WORK TO BE COMPLETED: Please copy out all of the records below word for word, with every line unchanged.

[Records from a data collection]
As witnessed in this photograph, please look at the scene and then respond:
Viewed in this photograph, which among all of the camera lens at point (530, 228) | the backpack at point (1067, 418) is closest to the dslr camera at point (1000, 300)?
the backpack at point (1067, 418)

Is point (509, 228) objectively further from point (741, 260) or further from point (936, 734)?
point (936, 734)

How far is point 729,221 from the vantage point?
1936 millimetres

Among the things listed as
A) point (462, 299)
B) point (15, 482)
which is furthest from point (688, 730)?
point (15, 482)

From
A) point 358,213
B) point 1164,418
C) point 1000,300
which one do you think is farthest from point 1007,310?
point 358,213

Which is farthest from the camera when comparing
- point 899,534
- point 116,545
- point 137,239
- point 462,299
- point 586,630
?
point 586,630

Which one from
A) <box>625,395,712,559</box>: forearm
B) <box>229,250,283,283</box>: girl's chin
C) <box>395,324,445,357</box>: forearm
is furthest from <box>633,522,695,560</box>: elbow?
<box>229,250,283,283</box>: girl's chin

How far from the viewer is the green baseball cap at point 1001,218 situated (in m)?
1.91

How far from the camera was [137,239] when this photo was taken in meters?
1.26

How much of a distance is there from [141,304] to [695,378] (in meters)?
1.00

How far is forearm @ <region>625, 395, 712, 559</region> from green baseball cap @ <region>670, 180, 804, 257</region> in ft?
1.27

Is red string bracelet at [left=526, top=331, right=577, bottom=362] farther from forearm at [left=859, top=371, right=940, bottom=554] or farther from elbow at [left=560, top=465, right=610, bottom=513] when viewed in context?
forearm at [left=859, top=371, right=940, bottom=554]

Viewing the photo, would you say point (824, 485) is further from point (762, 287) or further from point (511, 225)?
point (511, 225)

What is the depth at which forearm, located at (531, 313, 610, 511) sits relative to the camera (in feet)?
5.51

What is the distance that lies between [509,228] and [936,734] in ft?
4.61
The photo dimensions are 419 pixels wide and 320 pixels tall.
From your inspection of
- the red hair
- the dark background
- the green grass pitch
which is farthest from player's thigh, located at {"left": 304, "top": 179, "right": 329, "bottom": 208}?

SOLVED EXERCISE:
As witnessed in this photograph, please look at the scene and then respond:
Viewed in this photograph, which among all of the camera lens at point (530, 228) | the backpack at point (1067, 418) is closest to the dslr camera at point (1000, 300)?
the backpack at point (1067, 418)

Is point (509, 228) objectively further from point (741, 260) or further from point (936, 734)?
point (936, 734)

How far is point 729,221 from the vantage point?
1936 millimetres

Among the things listed as
A) point (462, 299)
B) point (15, 482)
which is furthest from point (688, 730)?
point (15, 482)

From
A) point 358,213
B) point 1164,418
C) point 1000,300
which one do you think is farthest from point 1007,310?
point 358,213

Which is farthest from the camera when comparing
- point 899,534
- point 116,545
- point 137,239
- point 462,299
- point 586,630
?
point 586,630

Which one from
A) <box>625,395,712,559</box>: forearm
B) <box>229,250,283,283</box>: girl's chin
C) <box>395,324,445,357</box>: forearm
is furthest from <box>633,522,695,560</box>: elbow?
<box>229,250,283,283</box>: girl's chin

How far from the viewer is the green baseball cap at point 1001,218 situated (in m)?
1.91

How far from the camera was [137,239] when this photo was taken in meters?
1.26

How much of a distance is there from [141,304] to [695,378] (in meters)?
1.00

How far is forearm @ <region>625, 395, 712, 559</region> from green baseball cap @ <region>670, 180, 804, 257</region> in ft?
1.27

Is red string bracelet at [left=526, top=331, right=577, bottom=362] farther from forearm at [left=859, top=371, right=940, bottom=554] or farther from elbow at [left=560, top=465, right=610, bottom=513] when viewed in context?
forearm at [left=859, top=371, right=940, bottom=554]

Viewing the photo, would you say point (824, 485) is further from point (762, 287) or further from point (511, 225)?
point (511, 225)

What is the depth at which forearm, located at (531, 313, 610, 511) sits relative to the camera (in feet)?
5.51

What is the distance that lies between [509,228] and [936,734] in ft?
4.61
The photo dimensions are 419 pixels wide and 320 pixels tall.
From your inspection of
- the red hair
- the dark background
- the green grass pitch
which is farthest from player's thigh, located at {"left": 304, "top": 179, "right": 329, "bottom": 208}?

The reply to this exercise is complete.